Brano scelto ::
━━━━━━━━━━━━━━━━━━━━━━━━━━━━━━
Sulla base delle considerazioni fatte finora si può constatare che la domanda di art service è particolarmente intensa, rigida e di tipo globale (sono disposto ad andare a New York per vedere una mostra) per quei pochi artisti che sono considerati di qualità, sono molto originali e che hanno raggiunto una notevole fama. Poiché la domanda richiede esclusivamente di vedere le loro opere, questi artisti risultano essere unici nel loro valore simbolico e non sono quindi sostituibili. Il pubblico è disposto a pagare un prezzo più alto per vedere le loro mostre di grande richiamo.
Gli artisti invece che non sono particolarmente bravi né si distinguono da tutti gli altri o che non sono conosciuti non hanno un grande appeal sul pubblico e risultano quindi facilmente sostituibili. La loro domanda risulta essere molto elastica e per essi il pubblico non è disposto a pagare nessun biglietto di ingresso[3] (semmai potrebbe essere attratto da bonus collaterali come la possibilità di incontrare persone o godere del rinfresco all’inaugurazione).
━━━━━━━━━━━━━━━━━━━━━━━━━━━━━━
Dati grezzi ::

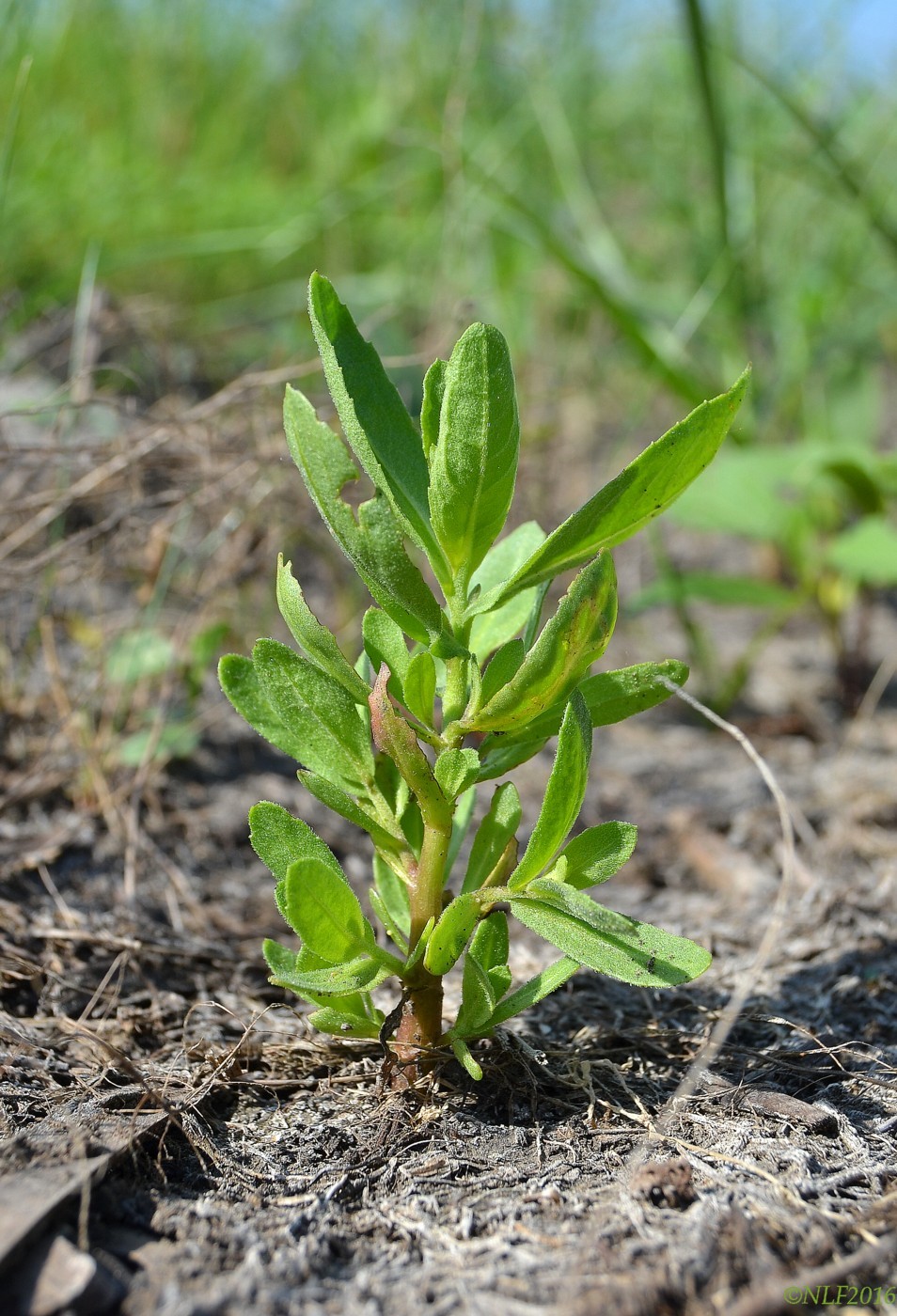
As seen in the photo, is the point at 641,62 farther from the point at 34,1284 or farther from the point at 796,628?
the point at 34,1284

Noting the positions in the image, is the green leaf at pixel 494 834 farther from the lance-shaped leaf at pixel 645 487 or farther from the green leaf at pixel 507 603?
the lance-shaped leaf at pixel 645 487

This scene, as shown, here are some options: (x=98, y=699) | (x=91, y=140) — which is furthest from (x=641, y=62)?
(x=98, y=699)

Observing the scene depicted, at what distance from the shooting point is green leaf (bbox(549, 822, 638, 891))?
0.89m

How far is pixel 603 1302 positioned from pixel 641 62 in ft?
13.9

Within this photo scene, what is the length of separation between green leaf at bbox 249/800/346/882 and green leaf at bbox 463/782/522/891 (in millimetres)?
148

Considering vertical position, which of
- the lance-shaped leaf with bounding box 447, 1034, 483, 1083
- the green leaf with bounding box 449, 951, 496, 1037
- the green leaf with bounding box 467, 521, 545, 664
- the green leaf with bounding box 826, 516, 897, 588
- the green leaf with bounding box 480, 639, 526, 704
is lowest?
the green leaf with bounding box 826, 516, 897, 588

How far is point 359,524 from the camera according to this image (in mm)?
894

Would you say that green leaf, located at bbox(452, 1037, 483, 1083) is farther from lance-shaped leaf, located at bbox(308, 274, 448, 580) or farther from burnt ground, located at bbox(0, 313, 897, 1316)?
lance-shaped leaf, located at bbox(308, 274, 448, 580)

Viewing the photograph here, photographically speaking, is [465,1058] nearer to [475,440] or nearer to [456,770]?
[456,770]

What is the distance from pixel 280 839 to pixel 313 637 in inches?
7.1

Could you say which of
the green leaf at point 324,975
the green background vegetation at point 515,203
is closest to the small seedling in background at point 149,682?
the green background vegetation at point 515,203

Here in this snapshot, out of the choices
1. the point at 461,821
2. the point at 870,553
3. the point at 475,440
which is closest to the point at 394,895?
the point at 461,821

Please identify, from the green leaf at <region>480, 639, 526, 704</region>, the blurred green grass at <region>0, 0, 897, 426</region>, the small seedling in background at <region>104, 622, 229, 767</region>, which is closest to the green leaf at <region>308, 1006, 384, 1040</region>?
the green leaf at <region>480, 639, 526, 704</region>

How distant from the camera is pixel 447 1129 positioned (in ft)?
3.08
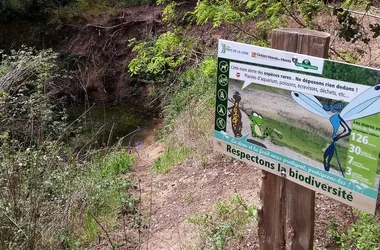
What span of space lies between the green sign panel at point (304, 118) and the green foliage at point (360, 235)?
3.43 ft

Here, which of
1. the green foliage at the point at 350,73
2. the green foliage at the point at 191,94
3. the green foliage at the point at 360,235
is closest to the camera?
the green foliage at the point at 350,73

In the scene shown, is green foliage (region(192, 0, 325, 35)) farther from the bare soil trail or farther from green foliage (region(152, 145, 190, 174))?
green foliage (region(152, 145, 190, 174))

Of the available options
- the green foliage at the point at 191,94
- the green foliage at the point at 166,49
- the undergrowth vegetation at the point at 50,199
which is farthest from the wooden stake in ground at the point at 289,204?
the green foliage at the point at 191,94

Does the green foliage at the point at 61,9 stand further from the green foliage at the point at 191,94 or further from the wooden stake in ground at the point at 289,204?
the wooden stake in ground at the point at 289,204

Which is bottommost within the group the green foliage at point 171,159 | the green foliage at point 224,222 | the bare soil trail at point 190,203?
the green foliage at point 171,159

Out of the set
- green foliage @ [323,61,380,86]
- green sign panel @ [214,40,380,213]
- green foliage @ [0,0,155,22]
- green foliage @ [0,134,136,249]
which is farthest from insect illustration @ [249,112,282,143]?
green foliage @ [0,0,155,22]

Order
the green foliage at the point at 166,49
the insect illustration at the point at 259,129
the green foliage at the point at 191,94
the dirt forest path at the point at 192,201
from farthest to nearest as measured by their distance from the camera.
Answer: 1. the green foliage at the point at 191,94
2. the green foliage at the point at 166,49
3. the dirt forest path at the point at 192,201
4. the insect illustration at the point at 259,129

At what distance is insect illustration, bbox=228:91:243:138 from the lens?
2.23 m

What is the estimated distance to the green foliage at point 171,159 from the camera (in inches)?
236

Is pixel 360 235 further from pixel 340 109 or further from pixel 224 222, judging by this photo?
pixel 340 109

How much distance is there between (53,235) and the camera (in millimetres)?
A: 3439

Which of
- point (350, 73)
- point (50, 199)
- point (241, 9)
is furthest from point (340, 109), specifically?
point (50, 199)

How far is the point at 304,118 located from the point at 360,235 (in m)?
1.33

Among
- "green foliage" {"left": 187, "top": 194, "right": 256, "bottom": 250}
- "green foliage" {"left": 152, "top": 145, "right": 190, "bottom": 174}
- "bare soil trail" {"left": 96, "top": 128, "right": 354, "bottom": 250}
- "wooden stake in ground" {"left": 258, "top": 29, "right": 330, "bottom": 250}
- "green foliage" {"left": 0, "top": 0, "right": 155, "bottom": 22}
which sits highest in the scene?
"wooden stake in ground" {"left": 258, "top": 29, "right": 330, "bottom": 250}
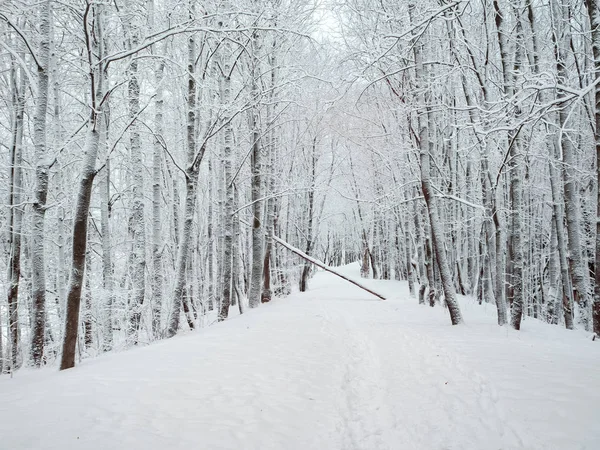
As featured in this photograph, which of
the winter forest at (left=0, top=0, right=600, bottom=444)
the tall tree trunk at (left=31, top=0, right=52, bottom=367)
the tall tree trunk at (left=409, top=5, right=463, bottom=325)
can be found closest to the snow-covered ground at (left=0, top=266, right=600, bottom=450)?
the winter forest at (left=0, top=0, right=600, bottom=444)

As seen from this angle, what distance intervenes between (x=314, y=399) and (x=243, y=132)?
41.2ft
━━━━━━━━━━━━━━━━━━━━━━━━━━━━━━
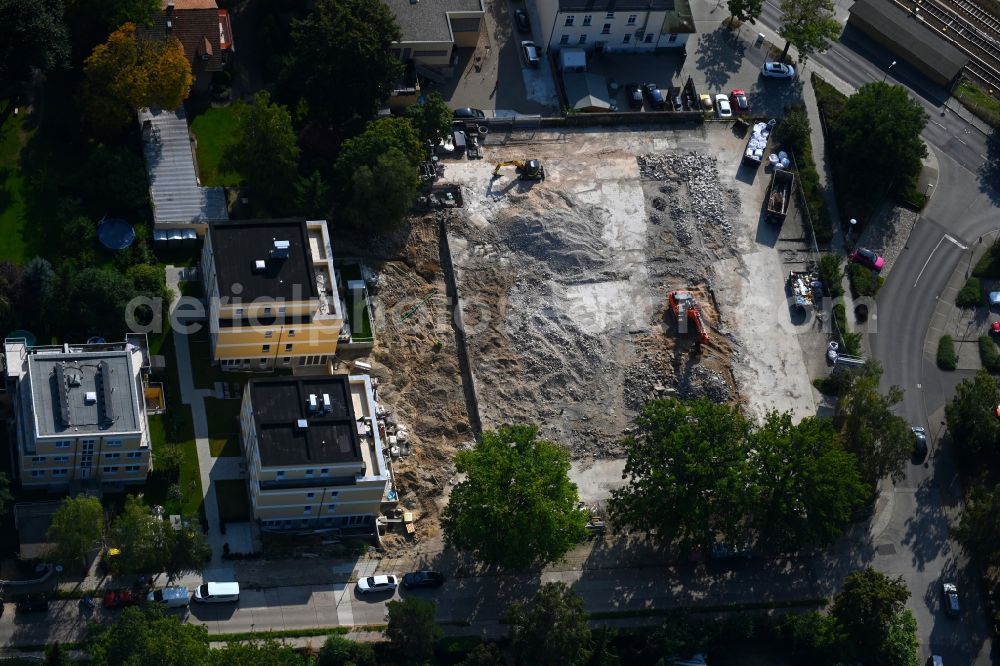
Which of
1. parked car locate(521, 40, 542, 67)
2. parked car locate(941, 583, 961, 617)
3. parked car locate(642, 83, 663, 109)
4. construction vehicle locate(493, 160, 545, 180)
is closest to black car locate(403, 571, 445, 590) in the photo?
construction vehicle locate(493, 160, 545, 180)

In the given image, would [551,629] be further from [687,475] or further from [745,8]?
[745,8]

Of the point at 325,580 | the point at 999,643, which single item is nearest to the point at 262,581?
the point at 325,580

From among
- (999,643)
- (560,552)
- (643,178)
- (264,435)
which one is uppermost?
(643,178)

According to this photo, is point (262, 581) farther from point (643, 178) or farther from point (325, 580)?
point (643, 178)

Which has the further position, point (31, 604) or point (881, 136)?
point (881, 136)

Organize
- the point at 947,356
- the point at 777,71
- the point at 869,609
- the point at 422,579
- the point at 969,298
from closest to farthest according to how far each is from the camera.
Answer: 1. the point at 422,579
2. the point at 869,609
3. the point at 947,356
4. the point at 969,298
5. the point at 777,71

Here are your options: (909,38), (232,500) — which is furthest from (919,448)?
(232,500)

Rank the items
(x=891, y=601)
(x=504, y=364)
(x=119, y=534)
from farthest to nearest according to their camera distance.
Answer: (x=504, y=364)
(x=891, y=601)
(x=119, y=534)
━━━━━━━━━━━━━━━━━━━━━━━━━━━━━━
Esercizio assegnato 1 ::
Nel brano sulla domanda di art service, com'è la domanda per gli artisti poco bravi o poco conosciuti?
Esercizio assegnato 2 ::
Ricopia dal brano sulla domanda di art service il passo compreso tra "Sulla base delle" e "di grande richiamo.", estremi inclusi.
Esercizio assegnato 3 ::
Prosegui il brano sulla domanda di art service partendo dalla sua ultima frase.
Questi dati provengono da un'altra fonte.

Risposta all'esercizio 1 ::
Molto elastica.

Risposta all'esercizio 2 ::
Sulla base delle considerazioni fatte finora si può constatare che la domanda di art service è particolarmente intensa, rigida e di tipo globale (sono disposto ad andare a New York per vedere una mostra) per quei pochi artisti che sono considerati di qualità, sono molto originali e che hanno raggiunto una notevole fama. Poiché la domanda richiede esclusivamente di vedere le loro opere, questi artisti risultano essere unici nel loro valore simbolico e non sono quindi sostituibili. Il pubblico è disposto a pagare un prezzo più alto per vedere le loro mostre di grande richiamo.

Risposta all'esercizio 3 ::
Si analizzi ora la conformazione della curva di domanda di art service in relazione al suo prezzo. Innanzitutto va rilevato che la relazione tra domanda di art service (Dasvc) e il relativo prezzo di vendita (Pasvc) risulta essere poco indicativa per la presente analisi, in quanto le istituzioni che offrono art service attuano politiche di prezzo complesse. Il prezzo dei servizi culturali non viene a dipendere tanto dalla domanda ma dalla tipologia, dalle politiche, dalle risorse e dai costi sostenuti dalle organizzazioni che li offrono, quali musei, spazi istituzionali no profit, gallerie o fiere. Mentre i musei e le fiere tendono a far pagare un biglietto di ingresso per la loro offerta culturale, organizzazioni no profit e gallerie in genere offrono i loro servizi gratuitamente. Per quanto riguarda il prezzo dell’art service sostenuto dai collezionisti, esso invece tende a relazionarsi direttamente con quello dell’art stock, in quanto godimento e possesso vengono a coincidere in capo allo stesso soggetto[4].
Se inoltre si considera che fattore che più incide sulla domanda di art service è la visibilità acquisita da un artista e che quest’ultima viene a dipendere, oltre che dalla qualità e originalità delle sue opere (grazie all’effetto passaparola), soprattutto dal percorso di carriera e dai supporti commerciali avuti da parte del circuito delle gallerie, in altre parole dal capitale relazionale accumulato e dalla capacità di attuare strategie di marketing vincenti, allora la migliore variabile (endogena) cui relazionare nel modello la domanda di art service è il livello dei prezzi raggiunti dalle sue opere, ovvero il prezzo dell’art stock[5].
E’ possibile quindi esprimere la domanda di art service (Dasvc) al variare del prezzo dell’art stock (Past) (si veda la figura 1).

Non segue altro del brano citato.